24.6.09

Why Play Chess?

No other game mirrors life as perfectly as chess: for success is dependent upon a strong work ethic, a persevering and resilient mind set, and the ability to solve complex problems independently. Full of nuance and awash in deception, competitive play humbles the proud, teaches restraint to the impulsive, and provides ample evidence to every player that a studious, purposeful, and resilient disposition is necessary for much success. Its primary benefit as an educational tool is that it lends itself to self-mastery--for mature play is characterized by the ability to manage multiple processes at once--and to bring focus and unity to the intellectual, emotional, and psychological domains. Of course, young people develop higher order thinking skills by engaging mentors in personally meaningful conversations about concrete and abstract ideas; and this type of meta-cognitive thinking ('thinking about thinking') is necessary in order for them to learn how to correctly interpret and communicate complex ideas. Chess play inspires just such a discourse in an authentic, student-centered context: for those who love the game naturally desire to play well!

Perhaps, no better tool is available to educators to help students teach themselves about the importance of monitoring and accepting responsibility for their own choices: for in chess, the consequence of choice is immediate; and this fact alone requires students to develop emotional self-control and learn to adapt successfully to unexpected outcomes. Moreover, improved playing prowess is invariably accompanied by a growing self-confidence. In this sense, chess not only inspires critical inquiry, it teaches students to embrace adversity and view failure as a temporary but necessary stage of growth. The dedicated student quickly learns that sound play is a consequence of methodical, purposeful learning, just as sound teaching is a product of methodical, purposeful instruction.
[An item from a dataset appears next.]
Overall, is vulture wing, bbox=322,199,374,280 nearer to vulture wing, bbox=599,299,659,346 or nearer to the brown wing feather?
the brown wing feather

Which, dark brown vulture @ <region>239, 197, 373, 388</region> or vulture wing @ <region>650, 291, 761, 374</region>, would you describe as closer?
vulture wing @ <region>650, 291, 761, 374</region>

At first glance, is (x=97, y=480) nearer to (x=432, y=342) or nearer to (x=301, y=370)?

Certainly the old adage, "Give a man a fish and you feed him for a day; teach a man to fish and you feed him forever," suggests that teaching students how to learn (manage their own learning processes) is equally important as teaching specific skills and imparting specific knowledge. Therefore, the principal task of the chess instructor is to introduce chess as a legitimate course of academic study--to convince students that a structured and studious approach to the game results in inspired play--and that effective preparation is as much a consequence of learning the right things in the right order as playing winning chess is about making the right moves in the right order. Mature play is a product of mature cognitive function: those fully self-aware, intellectual acts that are the product of a complex mental process involving the faculties of perception, imagination, logic, and judgment.

Simply put, chess study and play improves cognitive function.